I clearly remember thinking "Wow! The cause of that fuse's ignition was far too quick and unexpected for me to anticipate" as opposed to "Damn! I'm so lucky my hand didn't get blown off!". To this day, the curiosity is what seems the most palpable.

Story 2:

Move ahead to the Summer of 1985. Once again, I'm seated on the ground. Indoors. In the kitchen.

A string of eight (8!) D-cell batteries are taped together in an attempt to create a powerful source of electricity. Positive to negative. Positive to negative. Positive to negative... eight times over. Attached at one end of the bank of batteries is a length ofwire scavenged from an old extension cord. A similar length is attached to the other. In front of me on the floor, again in the middle of the broken triangle formed by my outstretched legs, is a glass hand grenade (ok... flash bulb) from a vintage Kodak Brownie Hawkeye camera.

"Just how bright will it be when I connect 8 batteries to it? I'll just connect it for a split-second."

I've yet to see anything else as bright as that flash bulb.
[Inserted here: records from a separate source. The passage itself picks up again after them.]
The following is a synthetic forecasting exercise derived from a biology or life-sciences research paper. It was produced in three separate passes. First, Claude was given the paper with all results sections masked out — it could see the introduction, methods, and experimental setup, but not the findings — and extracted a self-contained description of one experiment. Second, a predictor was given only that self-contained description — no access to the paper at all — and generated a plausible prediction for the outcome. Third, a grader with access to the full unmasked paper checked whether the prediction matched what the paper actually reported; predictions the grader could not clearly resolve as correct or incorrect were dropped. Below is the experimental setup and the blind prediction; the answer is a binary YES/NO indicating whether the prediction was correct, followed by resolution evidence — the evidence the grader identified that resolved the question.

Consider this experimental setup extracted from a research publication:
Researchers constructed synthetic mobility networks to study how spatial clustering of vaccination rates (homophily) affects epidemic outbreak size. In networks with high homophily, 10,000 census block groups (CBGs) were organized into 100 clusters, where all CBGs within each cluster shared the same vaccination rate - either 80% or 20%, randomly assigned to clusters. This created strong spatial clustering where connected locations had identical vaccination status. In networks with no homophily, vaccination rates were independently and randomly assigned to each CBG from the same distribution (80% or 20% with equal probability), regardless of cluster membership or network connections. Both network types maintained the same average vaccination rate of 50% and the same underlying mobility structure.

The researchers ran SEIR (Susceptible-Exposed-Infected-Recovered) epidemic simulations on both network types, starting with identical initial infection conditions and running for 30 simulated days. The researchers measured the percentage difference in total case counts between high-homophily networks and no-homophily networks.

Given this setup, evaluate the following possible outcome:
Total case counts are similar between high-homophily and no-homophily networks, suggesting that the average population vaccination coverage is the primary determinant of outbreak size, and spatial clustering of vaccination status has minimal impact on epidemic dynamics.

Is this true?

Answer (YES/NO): NO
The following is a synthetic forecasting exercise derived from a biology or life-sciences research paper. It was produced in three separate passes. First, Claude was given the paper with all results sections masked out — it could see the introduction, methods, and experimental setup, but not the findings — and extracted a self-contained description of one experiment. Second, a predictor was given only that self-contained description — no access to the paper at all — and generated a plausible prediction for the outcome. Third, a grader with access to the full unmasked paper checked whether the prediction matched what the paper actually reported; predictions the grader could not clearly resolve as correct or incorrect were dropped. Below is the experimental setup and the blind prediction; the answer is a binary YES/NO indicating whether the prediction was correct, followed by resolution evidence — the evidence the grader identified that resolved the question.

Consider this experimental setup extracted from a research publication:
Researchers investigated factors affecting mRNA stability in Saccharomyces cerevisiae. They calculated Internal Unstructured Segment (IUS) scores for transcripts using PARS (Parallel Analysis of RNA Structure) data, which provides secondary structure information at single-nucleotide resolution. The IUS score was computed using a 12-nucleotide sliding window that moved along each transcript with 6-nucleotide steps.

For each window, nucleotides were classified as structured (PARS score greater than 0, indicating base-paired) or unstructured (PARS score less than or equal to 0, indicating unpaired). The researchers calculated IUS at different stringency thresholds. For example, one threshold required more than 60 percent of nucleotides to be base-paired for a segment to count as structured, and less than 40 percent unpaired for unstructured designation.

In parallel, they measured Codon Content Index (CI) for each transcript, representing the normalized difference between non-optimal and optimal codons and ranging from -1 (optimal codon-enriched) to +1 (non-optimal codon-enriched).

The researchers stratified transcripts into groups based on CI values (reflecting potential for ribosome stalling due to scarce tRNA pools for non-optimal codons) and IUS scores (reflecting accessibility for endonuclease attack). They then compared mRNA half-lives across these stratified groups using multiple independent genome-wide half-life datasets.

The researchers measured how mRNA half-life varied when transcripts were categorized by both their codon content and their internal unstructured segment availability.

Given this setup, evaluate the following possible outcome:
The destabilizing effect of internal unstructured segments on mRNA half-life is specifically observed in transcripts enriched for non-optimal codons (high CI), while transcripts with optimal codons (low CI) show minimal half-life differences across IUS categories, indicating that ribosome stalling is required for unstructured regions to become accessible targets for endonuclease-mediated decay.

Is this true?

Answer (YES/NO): NO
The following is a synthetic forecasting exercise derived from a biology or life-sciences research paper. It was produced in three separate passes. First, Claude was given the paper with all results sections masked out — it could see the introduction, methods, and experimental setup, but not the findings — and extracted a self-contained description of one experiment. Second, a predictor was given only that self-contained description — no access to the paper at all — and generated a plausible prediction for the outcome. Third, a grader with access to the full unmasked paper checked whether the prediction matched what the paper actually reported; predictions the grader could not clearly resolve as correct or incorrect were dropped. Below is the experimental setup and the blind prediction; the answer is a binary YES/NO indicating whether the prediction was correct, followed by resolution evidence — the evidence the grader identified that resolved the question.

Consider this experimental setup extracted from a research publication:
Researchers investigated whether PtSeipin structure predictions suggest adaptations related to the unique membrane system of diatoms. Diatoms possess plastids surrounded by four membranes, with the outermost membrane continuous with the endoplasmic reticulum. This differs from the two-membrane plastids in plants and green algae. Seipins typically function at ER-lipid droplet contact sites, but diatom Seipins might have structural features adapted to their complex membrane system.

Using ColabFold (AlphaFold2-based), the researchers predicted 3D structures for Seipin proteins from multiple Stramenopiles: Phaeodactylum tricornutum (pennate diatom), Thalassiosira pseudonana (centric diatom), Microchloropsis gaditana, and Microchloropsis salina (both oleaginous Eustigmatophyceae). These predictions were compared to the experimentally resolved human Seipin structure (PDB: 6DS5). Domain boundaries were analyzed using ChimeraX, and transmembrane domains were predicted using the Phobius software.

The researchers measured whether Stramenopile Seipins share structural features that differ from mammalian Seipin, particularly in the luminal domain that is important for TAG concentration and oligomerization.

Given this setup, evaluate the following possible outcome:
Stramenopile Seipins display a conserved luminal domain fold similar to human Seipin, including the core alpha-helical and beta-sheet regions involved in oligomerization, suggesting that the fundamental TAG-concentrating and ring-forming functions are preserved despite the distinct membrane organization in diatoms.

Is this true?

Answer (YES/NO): YES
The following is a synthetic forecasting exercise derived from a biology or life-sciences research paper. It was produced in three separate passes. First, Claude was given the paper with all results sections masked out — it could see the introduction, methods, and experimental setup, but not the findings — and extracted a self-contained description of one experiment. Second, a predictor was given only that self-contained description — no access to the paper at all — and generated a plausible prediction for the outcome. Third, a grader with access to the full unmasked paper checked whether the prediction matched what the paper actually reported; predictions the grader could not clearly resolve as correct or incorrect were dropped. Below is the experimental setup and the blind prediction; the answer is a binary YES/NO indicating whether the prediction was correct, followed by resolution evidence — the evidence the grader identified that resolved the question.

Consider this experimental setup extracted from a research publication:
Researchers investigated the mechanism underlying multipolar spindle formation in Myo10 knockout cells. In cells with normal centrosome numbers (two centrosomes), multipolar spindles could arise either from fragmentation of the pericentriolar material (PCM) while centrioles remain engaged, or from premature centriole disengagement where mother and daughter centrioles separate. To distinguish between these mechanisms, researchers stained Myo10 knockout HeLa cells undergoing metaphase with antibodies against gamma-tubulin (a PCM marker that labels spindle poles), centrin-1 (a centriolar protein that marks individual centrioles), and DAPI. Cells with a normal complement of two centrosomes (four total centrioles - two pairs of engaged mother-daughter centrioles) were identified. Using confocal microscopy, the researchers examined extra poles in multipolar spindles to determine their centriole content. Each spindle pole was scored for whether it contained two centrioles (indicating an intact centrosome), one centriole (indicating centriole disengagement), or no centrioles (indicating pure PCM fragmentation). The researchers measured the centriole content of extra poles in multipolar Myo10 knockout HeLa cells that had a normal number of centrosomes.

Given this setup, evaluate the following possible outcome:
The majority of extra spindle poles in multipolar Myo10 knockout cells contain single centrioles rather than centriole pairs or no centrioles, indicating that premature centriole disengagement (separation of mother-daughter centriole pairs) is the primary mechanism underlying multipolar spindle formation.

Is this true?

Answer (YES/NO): NO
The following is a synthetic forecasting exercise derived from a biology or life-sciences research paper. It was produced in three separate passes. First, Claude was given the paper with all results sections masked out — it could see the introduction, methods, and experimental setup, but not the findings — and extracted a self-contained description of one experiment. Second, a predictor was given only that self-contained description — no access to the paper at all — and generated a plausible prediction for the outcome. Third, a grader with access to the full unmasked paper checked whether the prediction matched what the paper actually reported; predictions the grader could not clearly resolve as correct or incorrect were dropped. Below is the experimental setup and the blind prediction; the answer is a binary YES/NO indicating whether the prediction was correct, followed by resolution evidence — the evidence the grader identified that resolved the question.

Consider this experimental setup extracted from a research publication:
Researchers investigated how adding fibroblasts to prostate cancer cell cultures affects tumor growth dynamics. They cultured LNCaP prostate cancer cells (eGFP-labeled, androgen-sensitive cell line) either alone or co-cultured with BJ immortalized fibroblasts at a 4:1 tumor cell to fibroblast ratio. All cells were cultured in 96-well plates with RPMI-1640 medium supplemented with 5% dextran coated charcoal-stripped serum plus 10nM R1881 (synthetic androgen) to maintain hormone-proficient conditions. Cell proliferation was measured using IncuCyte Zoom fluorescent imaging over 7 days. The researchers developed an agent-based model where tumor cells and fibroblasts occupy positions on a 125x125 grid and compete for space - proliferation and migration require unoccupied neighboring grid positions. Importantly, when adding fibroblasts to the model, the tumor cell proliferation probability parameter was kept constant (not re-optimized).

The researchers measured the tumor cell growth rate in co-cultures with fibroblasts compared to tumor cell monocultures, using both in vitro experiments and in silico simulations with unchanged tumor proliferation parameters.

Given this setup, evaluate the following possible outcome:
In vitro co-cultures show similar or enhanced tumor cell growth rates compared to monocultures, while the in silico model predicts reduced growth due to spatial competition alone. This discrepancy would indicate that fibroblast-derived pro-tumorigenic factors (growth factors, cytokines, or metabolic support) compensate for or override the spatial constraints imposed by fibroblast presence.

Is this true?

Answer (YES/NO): NO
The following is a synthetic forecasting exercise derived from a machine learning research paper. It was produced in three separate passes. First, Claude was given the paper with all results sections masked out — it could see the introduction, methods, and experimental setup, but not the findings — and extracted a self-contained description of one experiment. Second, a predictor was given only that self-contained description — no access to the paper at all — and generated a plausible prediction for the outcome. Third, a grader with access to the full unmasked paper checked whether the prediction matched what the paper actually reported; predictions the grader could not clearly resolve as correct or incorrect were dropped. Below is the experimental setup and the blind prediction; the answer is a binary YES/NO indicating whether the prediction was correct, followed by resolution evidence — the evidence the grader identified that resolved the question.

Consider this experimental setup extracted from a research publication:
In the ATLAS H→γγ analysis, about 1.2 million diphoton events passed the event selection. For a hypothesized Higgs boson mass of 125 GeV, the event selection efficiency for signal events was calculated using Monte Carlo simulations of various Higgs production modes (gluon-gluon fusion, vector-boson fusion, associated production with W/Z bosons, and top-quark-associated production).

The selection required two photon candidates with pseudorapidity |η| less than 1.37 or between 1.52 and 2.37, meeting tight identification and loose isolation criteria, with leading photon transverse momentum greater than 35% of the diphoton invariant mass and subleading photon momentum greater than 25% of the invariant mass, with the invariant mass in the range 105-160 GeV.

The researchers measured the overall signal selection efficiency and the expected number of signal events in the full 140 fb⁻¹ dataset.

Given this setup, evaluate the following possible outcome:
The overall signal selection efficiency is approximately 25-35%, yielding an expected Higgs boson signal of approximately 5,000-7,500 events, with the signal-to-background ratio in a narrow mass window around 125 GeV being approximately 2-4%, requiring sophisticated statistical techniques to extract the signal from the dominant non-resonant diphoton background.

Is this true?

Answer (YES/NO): NO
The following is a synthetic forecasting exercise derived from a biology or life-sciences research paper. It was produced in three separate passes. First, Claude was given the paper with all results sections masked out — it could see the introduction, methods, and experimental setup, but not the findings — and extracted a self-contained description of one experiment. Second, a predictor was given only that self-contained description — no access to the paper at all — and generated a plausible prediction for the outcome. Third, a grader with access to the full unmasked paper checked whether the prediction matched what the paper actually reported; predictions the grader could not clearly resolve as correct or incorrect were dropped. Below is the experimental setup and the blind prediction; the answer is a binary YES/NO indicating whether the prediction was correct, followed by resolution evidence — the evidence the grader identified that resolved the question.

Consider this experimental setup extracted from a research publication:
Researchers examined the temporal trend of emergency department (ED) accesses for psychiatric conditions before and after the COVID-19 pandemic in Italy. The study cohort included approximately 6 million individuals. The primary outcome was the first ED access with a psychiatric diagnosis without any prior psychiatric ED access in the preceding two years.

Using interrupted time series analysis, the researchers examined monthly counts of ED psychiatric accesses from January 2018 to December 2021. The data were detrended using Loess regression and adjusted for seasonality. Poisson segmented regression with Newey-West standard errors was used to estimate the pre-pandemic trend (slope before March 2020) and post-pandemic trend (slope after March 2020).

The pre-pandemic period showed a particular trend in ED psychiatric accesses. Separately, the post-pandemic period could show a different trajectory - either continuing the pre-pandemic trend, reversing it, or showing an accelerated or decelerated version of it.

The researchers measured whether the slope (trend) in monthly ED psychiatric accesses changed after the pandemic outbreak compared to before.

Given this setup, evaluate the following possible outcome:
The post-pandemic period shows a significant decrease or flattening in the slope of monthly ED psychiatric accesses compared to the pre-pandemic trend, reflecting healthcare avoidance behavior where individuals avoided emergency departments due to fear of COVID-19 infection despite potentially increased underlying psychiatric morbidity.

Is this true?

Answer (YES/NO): NO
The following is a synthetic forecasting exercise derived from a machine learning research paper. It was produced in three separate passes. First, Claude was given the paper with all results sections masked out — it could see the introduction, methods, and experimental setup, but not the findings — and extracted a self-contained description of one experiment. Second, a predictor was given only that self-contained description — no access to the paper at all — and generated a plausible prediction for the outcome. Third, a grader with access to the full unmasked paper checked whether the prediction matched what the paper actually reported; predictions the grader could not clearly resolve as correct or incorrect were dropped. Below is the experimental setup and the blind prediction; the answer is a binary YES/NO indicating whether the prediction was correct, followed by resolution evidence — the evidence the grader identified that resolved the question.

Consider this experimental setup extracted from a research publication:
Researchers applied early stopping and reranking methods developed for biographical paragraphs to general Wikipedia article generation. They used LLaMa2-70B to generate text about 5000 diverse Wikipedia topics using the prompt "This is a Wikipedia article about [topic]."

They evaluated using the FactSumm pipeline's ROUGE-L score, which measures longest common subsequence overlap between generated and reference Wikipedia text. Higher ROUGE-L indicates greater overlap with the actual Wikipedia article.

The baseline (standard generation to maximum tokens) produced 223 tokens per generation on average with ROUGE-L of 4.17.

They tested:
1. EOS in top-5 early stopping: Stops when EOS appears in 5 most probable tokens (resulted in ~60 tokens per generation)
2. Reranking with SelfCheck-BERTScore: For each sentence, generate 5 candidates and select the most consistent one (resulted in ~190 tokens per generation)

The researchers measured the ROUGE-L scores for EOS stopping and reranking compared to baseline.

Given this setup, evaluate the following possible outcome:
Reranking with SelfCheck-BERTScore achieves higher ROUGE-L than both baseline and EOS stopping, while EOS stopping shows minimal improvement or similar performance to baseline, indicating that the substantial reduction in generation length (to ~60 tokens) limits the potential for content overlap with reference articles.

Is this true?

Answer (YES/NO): NO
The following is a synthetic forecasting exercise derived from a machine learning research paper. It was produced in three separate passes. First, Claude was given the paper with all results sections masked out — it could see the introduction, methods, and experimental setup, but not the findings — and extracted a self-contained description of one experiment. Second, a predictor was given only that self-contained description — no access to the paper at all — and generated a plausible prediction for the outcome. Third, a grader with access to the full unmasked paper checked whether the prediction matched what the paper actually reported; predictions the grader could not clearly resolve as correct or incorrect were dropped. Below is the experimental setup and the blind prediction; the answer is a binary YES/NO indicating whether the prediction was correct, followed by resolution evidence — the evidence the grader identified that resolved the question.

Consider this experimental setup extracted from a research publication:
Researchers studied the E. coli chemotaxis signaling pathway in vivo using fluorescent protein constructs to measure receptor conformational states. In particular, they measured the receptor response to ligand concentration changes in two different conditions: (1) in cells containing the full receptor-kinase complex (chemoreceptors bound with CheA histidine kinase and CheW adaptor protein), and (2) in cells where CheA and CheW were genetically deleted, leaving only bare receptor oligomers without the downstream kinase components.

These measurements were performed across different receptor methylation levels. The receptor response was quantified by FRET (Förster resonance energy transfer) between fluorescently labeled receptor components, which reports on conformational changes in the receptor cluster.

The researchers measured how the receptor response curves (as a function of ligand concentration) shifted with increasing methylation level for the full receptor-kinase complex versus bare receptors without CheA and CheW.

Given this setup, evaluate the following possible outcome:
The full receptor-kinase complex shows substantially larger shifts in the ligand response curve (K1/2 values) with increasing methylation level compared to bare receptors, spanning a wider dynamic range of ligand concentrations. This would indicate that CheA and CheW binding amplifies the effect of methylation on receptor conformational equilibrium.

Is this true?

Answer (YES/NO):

There was so much current that the bulb's glass partially melted in my hand during in that brief moment that it was connected to the batteries... although I couldn't see what had happened. A bright blue spot remained in my vision for almost 30 minutes. A large burn blister formed on my palm within a few minutes.

My mom never knew.

That's how things were back then. I ran some cold water on it and went to find a bandaid in the hall closet.

"Rub some dirt in it, kid..."

The details about the batteries' brand has faded. Color of the tape holding them together? Gone. The curiosity, however, is still right here.

Where does the curiosity to self-teach and experiement come from? I have a sense that there is a long spectrum regarding the willingness/ability to self-teach. Why do some folks find themselves with seemingly unending curiosity? Why do those folks also tend to be Polymaths?

I feel as though I grew up during a simpler time. A slower time. If you've watched Netflix's newest series, Stranger Things, you'll have a broad picture of my childhood years (minus the alternate dimensions and monsters). Information was not as abundantly available to the general public. No internet. No cell phones. Few computers in homes. If you wanted to learn something outside of formal circles, you had to make it happen on your own.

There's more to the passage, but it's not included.